You may only know formaldehyde as the preservative used in taxidermy and funeral homes, but the chemical actually has many more applications, some directly associated with your house and the products you use every day. However, formaldehyde is highly toxic, and you should do everything you can to limit your exposure.
In its natural state, the organic chemical is an invisible gas noted for its pungent, unpleasant odor. When mixed with alcohol, it becomes formalin. Formaldehyde is used in many different compounds and is prized by the chemical manufacturing industry for its low cost. It has found its way into particle board, disinfectants, plastics, and dyes. It is also present in cigarette smoke.
The most serious dangers from formaldehyde occur because of off-gassing. When the chemical is used to create foam insulation or pressed wood products, it can eventually escape from the product, re-assuming its natural form as a gas.
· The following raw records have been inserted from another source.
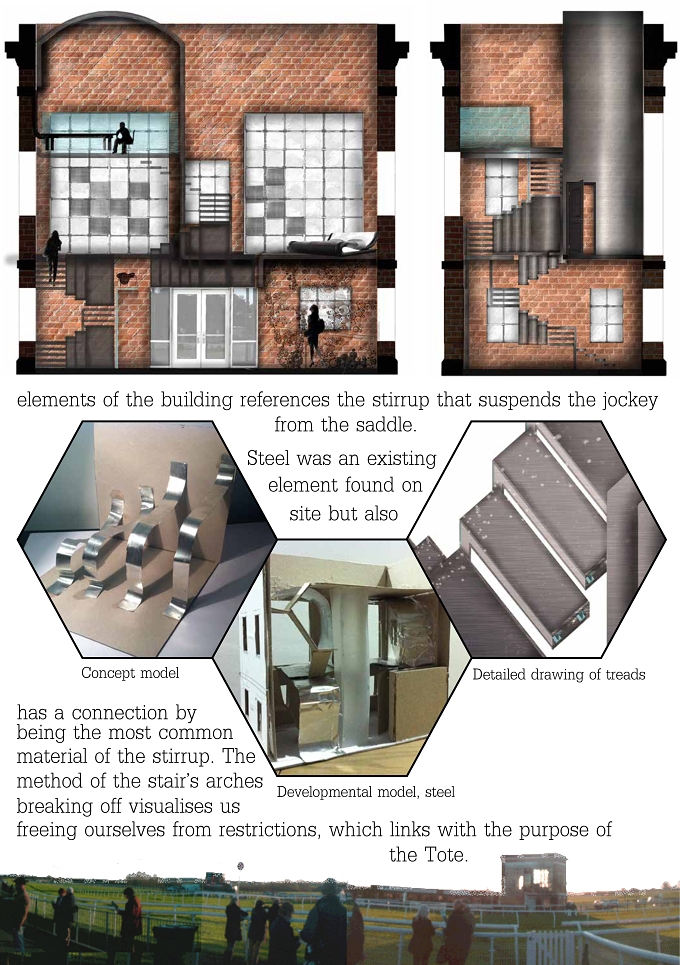 elements of the building references the stirrup that suspends the jockey from the saddle.

Steel was an existing element found on site but also

Concept model

Detailed drawing of treads

has a connection by being the most common material of the stirrup. The method of the stair's arches breaking off visualises us freeing ourselves from restrictions, which links with the purpose of the Tote.

Developmental model, steel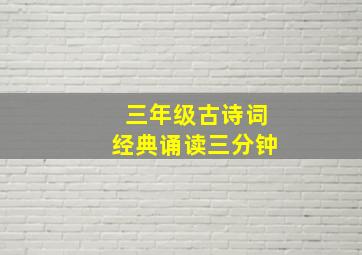 三年级古诗词
经典诵读三分钟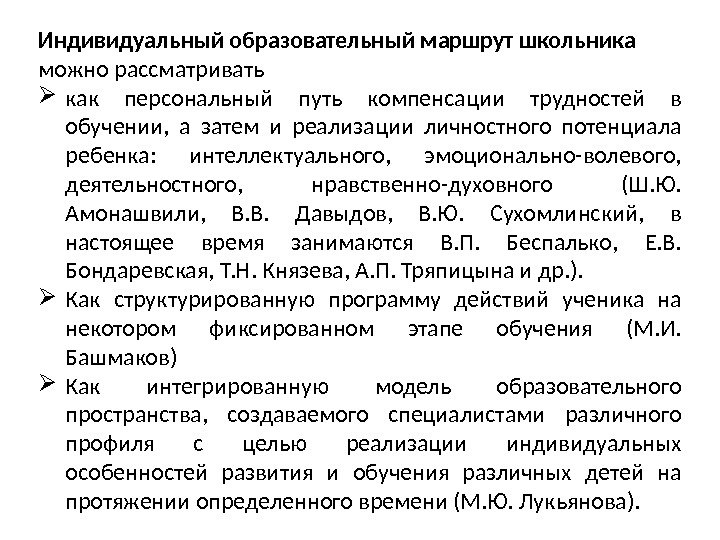 Индивидуальный образовательный маршрут школьника можно рассматривать

➢ как персональный путь компенсации трудностей в обучении, а затем и реализации личностного потенциала ребенка: интеллектуального, эмоционально-волевого, деятельностного, нравственно-духовного (Ш.Ю. Амонашвили, В.В. Давыдов, В.Ю. Сухомлинский, в настоящее время занимаются В.П. Беспалько, Е.В. Бондаревская, Т.Н. Князева, А.П. Тряпицына и др.).

➢ Как структурированную программу действий ученика на некотором фиксированном этапе обучения (М.И. Башмаков)

➢ Как интегрированную модель образовательного пространства, создаваемого специалистами различного профиля с целью реализации индивидуальных особенностей развития и обучения различных детей на протяжении определенного времени (М.Ю. Лукьянова).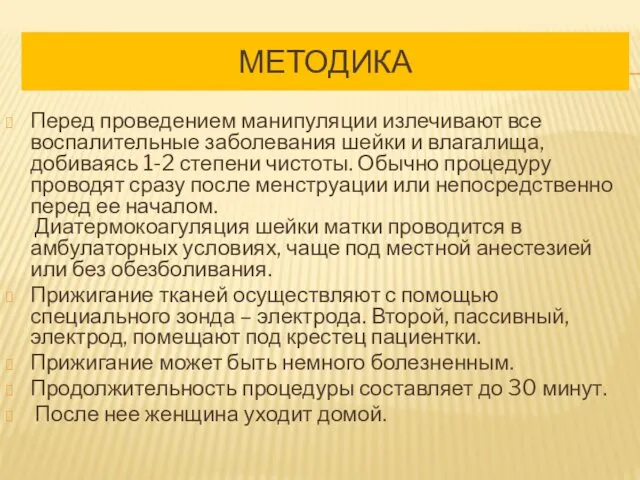 МЕТОДИКА

Перед проведением манипуляции излечивают все воспалительные заболевания шейки и влагалища, добиваясь 1-2 степени чистоты. Обычно процедуру проводят сразу после менструации или непосредственно перед ее началом.
Диатермокоагуляция шейки матки проводится в амбулаторных условиях, чаще под местной анестезией или без обезболивания.

Прижигание тканей осуществляют с помощью специального зонда – электрода. Второй, пассивный, электрод, помещают под крестец пациентки.

Прижигание может быть немного болезненным.

Продолжительность процедуры составляет до 30 минут.

После нее женщина уходит домой.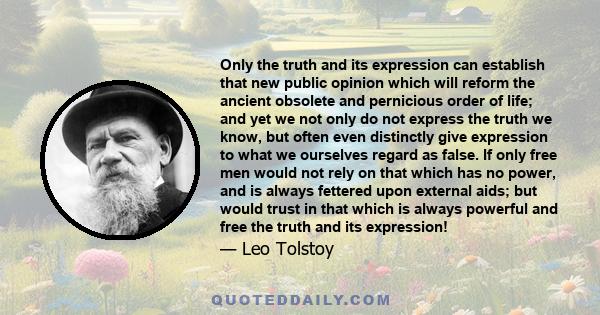 Only the truth and its expression can establish that new public opinion which will reform the ancient obsolete and pernicious order of life; and yet we not only do not express the truth we know, but often even distinctly give expression to what we ourselves regard as false. If only free men would not rely on that which has no power, and is always fettered upon external aids; but would trust in that which is always powerful and free the truth and its expression!

— Leo Tolstoy

QUOTEDDAILY.COM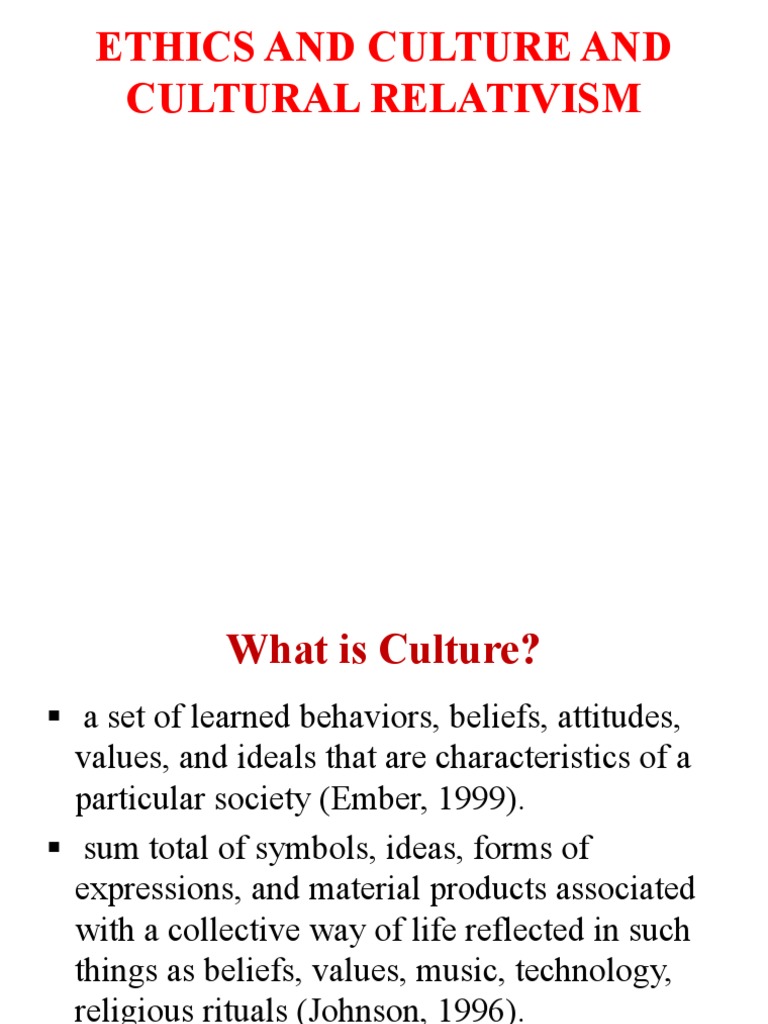 ETHICS AND CULTURE AND CULTURAL RELATIVISM

What is Culture?

▪ a set of learned behaviors, beliefs, attitudes, values, and ideals that are characteristics of a particular society (Ember, 1999).

▪ sum total of symbols, ideas, forms of expressions, and material products associated with a collective way of life reflected in such things as beliefs, values, music, technology, religious rituals (Johnson, 1996).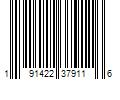 1 91422 37911 6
This off-gassing process takes time and usually occurs over years, filtering the gas throughout your house. Symptoms of exposure to formaldehyde include sinus trouble, difficulty breathing, skin rashes, and similar problems. It has been classified as a probable carcinogen by the EPA (Environmental Protection Agency) and linked to nasal cancers. The IARC (International Agency for Research on Cancer) is even more firm, stating that the chemical is carcinogenic to humans and has been definitively shown to cause nose and throat cancers. The U.S. Department of Health and Human Services, as of a 2011 report, agrees.
Reduce Your Exposure
While formaldehyde may sound terrifying, there are ways you can test for exposure and reduce any formaldehyde levels in your home. Because the pickled smell of formaldehyde is so strong, it is easy to sense even trace amounts in the air. If you have recently bought a house, remodeled, or purchase pressed wood products (off-gassing occurs within the first couple years after a product’s creation), you may want to test your air anyway.
You can purchase a passive sample device to track exposure, but these devices have been shown to be unreliable. Contact your local or state environmental agency to track down an efficient test kit. These organizations will be able to suggest a reliable method of testing your home. There are active eliminators that essentially cycle air through a charcoal filter that absorbs any formaldehyde present, but these have been primarily used in commercial settings. Your best defense is removing any formaldehyde-laced objects, airing out your home for several days, and preventing future occurrences.
When possible, use reclaimed or floor model products that have already off-gassed. Humid air draws out formaldehyde from materials, so keep the air in your house cool and dry. Ensure proper ventilation of any smoke inside your home. If you cannot bear to lose an indoor product, explore barrier options like several coats of latex paint or a sustainable varnish coating that will help trap the chemical. If you are planning new purchases and are worried about formaldehyde, stick to real wood and non-toxic paints to be safe.
If airing out your house at regular intervals and buying natural wood isn’t quite enough for you, you can re-use wooden crates for decorative storage and shelving, use paper grocery bags, stick with eco-friendly glues, and avoid permanent-press fabrics.
There are very few current laws regulating the use of formaldehyde, and most apply to commercial situations. However, standards are beginning to change. Hurricane Katrina evacuees successfully sued a manufacturer of travel trailers when the trailers off-gassed dangerous levels of formaldehyde. Lawsuits like this are setting key precedents, and if you have been seriously injured by formaldehyde you should consider legal action as well.
Insurance companies also deal with formaldehyde in a commercial setting, but residential policies do not touch on the issue. Rely on your health insurance for medical problems resulting from exposure, and find cost-effective methods of dealing with additional issues on your own. Formaldehyde poisoning can be stopped and prevented with the right course of action.